Interestingly, imports of gold and silver rose by a whopping 80 per cent to $31.1 billion during April-September, which Khullar attributed to asset switching. “People are moving out of cash and switching to gold,” he said.

Even after factoring slowdown in major advanced economies, Khullar was pretty sure the target of $300 billion of exports for this financial year will be in the striking range.

“At this point of time, I will say the best estimate is in the neighbourhood of $290 billion to $300 billion and that is taking into account bad news available,” he said.

However, widening balance of trade may cause a problem at the time when there are signs of slackening demand elsewhere.

Trade deficit stood at $73.5 billion in the first six months, which is quite a high number, according to Khullar.

On a pro-rata basis, it means $147 billion trade deficit this financial year. But, Khullar said growth in imports would come down much faster than exports in the remaining period of this financial year.
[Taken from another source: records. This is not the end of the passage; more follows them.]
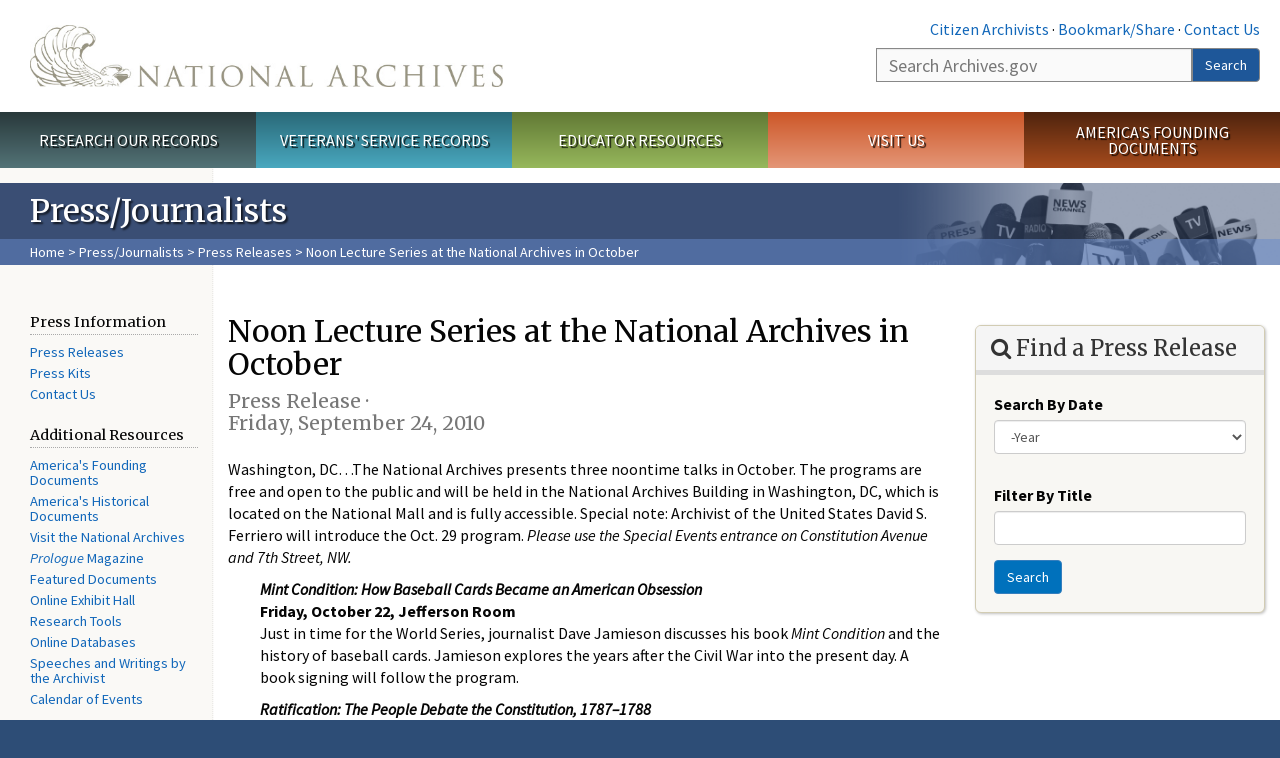

--- FILE ---
content_type: text/css
request_url: https://www.archives.gov/sites/all/themes/nara/css/overrides.css?t903o4
body_size: 1172
content:
@charset "UTF-8";

#block-views-sidebars-block {
  padding-right: 0px !important;
}

#mega-footer i.fa-external-link:before {
  display: none;
}

.trusted-external i.fa-external-link:before {
  display: none;
}

a[href^="tel"] i.fa-external-link {
  display: none;
}

#social-media .facebook::before {
  content: "";
  padding: 0;
}

#social-media .twitter::before {
  content: "";
  padding: 0;
}

#social-media .youtube::before {
  content: "";
  padding: 0;
}

#top-links .addthisLink .fa-external-link {
  display: none;
}

//todays doc block
#todays-doc a i.fa-external-link:before {
  display: none;
}

#todays-doc a i.fa-external-link {
  display: none;
}

#title-bar {
  color: #fff;
}

#title-bar h1 {
  color: #fff;
}

.carousel .fa-play {
  display: none;
}

#sidebar .block .panel-heading h2 {
  border-bottom: 0px none !important;
}

.nwidget .widget-placeholder {
  display: none;
}

//todays doc block
.ntodays-doc i.fa-external-link:before {
  display: none;
}

// overrides until table widget is 100%

/* line 223, ../sass/_page-elements.scss */
table>tbody>tr:nth-child(2n+1)>td {
  background-color: #f9f9f9;
}

/* line 226, ../sass/_page-elements.scss */
.table>table thead>tr>th,
.table>thead>tr>td,
.table table>tbody>tr>th,
.table>tbody>tr>td,
.table>table tfoot>tr>th,
.table>tfoot>tr>td {
  padding: 8px;
}

/* line 229, ../sass/_page-elements.scss */
table td,
.table-responsive table td {
  padding: 8px;
}

/* line 232, ../sass/_page-elements.scss */
table th {
  color: #fff;
  color: rgba(255, 255, 255, 0.9);
}

.feedburnerFeedBlock #creditfooter {
  display: none;
}

/* Accordions need to work in sidebar as well as main-col */
#page-body .panel-group .panel-heading h3.panel-title {
  font-size: 1.25em;
}

#page-body .panel-group .panel-heading:hover {
  background-color: #efece3;
}

#page-body .panel-group .panel-heading .panel-title>a {
  display: inline-block;
  height: 100%;
  text-decoration: none;
  width: 100%;
}

#page-body .panel-group .panel-heading .panel-title>a:active,
#main-col .panel-group .panel-heading .panel-title>a:focus {
  outline: 0 none;
  text-decoration: none;
}

a.enlarge:focus{
  border:2px solid black;  
}

#page-body .panel-group .panel-heading .panel-title>a:hover {
  color: #555555;
  text-decoration: none;
}

#page-body .panel-group .panel-title a i.fa-plus-circle {
  display: none;
}

#page-body .panel-group .panel-title a i.fa-minus-circle {
  display: inline;
}

#page-body .panel-group .panel-title a.collapsed i.fa-plus-circle {
  display: inline;
}

#page-body .panel-group .panel-title a.collapsed i.fa-minus-circle {
  display: none;
}

#page-body div.vertical-tabs .vertical-tabs-list {
  margin: 0 –100% -1px 0;
}

#page-body div.vertical-tabs ul li.vertical-tab-button {
  background-color: #ccc;
  background-image: none;
  padding-left: 0;
  padding-bottom: 0;
  border-right: 1px solid #aaa;
}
He did not agree to the view that in the current situation when India is not recording such a slow growth rate as other countries, imports will grow much faster due to the needs of the economy than exports. Tax collections do corroborate Khullar’s this since customs duty, mop up was just 7.2 per cent in September and 19.4 per cent in the first six months of this financial year, clearly showing decelerating tax numbers.

However, Federation of Indian Export Organisations said the trade deficit number was huge and may touch $150 billion by the end of 2011-12, “which is a matter of concern”.

Khullar said in the event of slackening foreign capital inflows, there should not be high trade deficit, as it might widen current account deficit, which would be difficult to finance.